Le RGO peut provoquer un rétrécissement de l’œsophage en raison de la cicatrisation de la muqueuse endommagée. Cette complication se développe principalement chez les personnes âgées avec un long cours de maladie de reflux. Il est traité par une opération au cours de laquelle une expansion endoscopique de l’œsophage est réalisée.

Prévention du RGO

Il est impossible de prédire le développement du reflux gastro-oesophagien chez une personne en particulier. Par conséquent, la maladie est difficile à prévenir. En présence d’une prédisposition héréditaire à la prévention, il est recommandé :

  • éliminer l’activité physique qui augmente la pression dans le péritoine;
  • mener une vie saine sans mauvaises habitudes;
  • durcir le corps;
  • traiter en temps opportun les maladies du tractus gastro-intestinal;
  • diagnostiquer régulièrement les invasions parasitaires et, si nécessaire, suivre un traitement ;
  • manger correctement, par portions, régulièrement et de manière équilibrée ;
  • éviter le stress, les chocs nerveux forts ;
  • traiter les maladies psycho-émotionnelles.

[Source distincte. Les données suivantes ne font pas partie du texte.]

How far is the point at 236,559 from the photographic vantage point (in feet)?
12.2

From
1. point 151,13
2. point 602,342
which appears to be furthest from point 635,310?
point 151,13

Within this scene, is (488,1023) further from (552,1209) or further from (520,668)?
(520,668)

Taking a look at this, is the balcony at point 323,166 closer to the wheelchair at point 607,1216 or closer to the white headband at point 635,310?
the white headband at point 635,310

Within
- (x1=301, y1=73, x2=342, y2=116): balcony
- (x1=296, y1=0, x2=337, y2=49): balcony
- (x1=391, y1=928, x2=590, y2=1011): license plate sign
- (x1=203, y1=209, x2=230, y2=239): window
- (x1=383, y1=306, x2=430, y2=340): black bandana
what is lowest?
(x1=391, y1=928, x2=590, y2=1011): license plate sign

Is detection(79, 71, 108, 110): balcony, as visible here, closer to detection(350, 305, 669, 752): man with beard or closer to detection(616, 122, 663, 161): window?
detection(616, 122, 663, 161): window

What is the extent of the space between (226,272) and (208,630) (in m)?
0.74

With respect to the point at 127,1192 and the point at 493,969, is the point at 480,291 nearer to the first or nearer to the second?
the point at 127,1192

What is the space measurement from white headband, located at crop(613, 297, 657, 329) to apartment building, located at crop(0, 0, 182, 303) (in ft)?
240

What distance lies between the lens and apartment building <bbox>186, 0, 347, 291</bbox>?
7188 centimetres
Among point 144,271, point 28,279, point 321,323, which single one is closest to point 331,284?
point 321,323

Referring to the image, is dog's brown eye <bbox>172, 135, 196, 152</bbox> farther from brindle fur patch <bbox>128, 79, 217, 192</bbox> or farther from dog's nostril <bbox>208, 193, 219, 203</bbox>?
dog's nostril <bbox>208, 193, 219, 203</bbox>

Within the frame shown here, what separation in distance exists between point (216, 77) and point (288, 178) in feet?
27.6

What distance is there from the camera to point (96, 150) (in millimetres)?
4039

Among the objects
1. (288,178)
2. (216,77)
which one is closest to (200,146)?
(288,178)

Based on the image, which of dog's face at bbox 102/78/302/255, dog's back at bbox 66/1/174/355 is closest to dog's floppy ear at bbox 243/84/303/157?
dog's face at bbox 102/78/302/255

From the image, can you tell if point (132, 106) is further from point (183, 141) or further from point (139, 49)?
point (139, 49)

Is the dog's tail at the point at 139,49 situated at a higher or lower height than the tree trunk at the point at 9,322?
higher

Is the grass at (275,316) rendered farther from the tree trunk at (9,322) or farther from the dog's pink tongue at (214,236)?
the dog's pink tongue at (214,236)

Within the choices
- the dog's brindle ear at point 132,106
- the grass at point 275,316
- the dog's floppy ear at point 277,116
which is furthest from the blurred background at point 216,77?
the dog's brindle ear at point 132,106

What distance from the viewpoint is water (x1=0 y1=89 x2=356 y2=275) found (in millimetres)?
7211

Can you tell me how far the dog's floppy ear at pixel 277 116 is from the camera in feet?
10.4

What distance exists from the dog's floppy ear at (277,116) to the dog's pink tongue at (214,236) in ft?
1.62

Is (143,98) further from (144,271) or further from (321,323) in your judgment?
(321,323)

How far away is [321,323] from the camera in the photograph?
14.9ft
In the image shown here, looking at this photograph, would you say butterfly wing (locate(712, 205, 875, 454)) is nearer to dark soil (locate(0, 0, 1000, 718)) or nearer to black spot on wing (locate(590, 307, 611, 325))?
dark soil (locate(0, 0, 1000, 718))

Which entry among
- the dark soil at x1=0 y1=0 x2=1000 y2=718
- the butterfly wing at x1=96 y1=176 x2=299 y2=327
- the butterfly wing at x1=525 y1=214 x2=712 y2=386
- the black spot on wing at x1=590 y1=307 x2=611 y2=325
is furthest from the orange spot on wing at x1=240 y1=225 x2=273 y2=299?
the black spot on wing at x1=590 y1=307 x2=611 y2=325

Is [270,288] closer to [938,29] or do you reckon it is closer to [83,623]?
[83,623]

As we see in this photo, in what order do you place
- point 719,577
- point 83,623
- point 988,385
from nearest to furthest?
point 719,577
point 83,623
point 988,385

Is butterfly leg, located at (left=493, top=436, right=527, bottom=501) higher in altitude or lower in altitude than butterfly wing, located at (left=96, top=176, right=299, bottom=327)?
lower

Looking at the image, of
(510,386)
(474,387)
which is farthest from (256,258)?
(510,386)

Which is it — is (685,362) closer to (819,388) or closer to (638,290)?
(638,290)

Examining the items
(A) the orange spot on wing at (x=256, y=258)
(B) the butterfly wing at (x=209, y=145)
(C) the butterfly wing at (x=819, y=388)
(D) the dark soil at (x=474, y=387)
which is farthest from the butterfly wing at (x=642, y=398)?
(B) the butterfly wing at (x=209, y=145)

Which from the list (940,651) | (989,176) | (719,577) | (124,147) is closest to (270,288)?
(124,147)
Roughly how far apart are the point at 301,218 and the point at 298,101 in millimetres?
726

Fait intéressant : plus de 10 % de toute l’énergie dépensée est affectée quotidiennement à la digestion des aliments. Pour le tube digestif, il est plus difficile de digérer les produits alcoolisés et les protéines animales. Vous pouvez décharger le tractus gastro-intestinal en renonçant à l’alcool et en modifiant la façon dont vous cuisinez les plats de viande. Il est fortement déconseillé d’associer l’alcool à des collations grasses !

N’hésitez pas à dire : « J’ai guéri le RGO », tous les patients ne le peuvent pas. Une approche de traitement innovante à la clinique ACMD vous aidera à atteindre un rétablissement complet !

You may also like...

Leave a Reply

Your email address will not be published.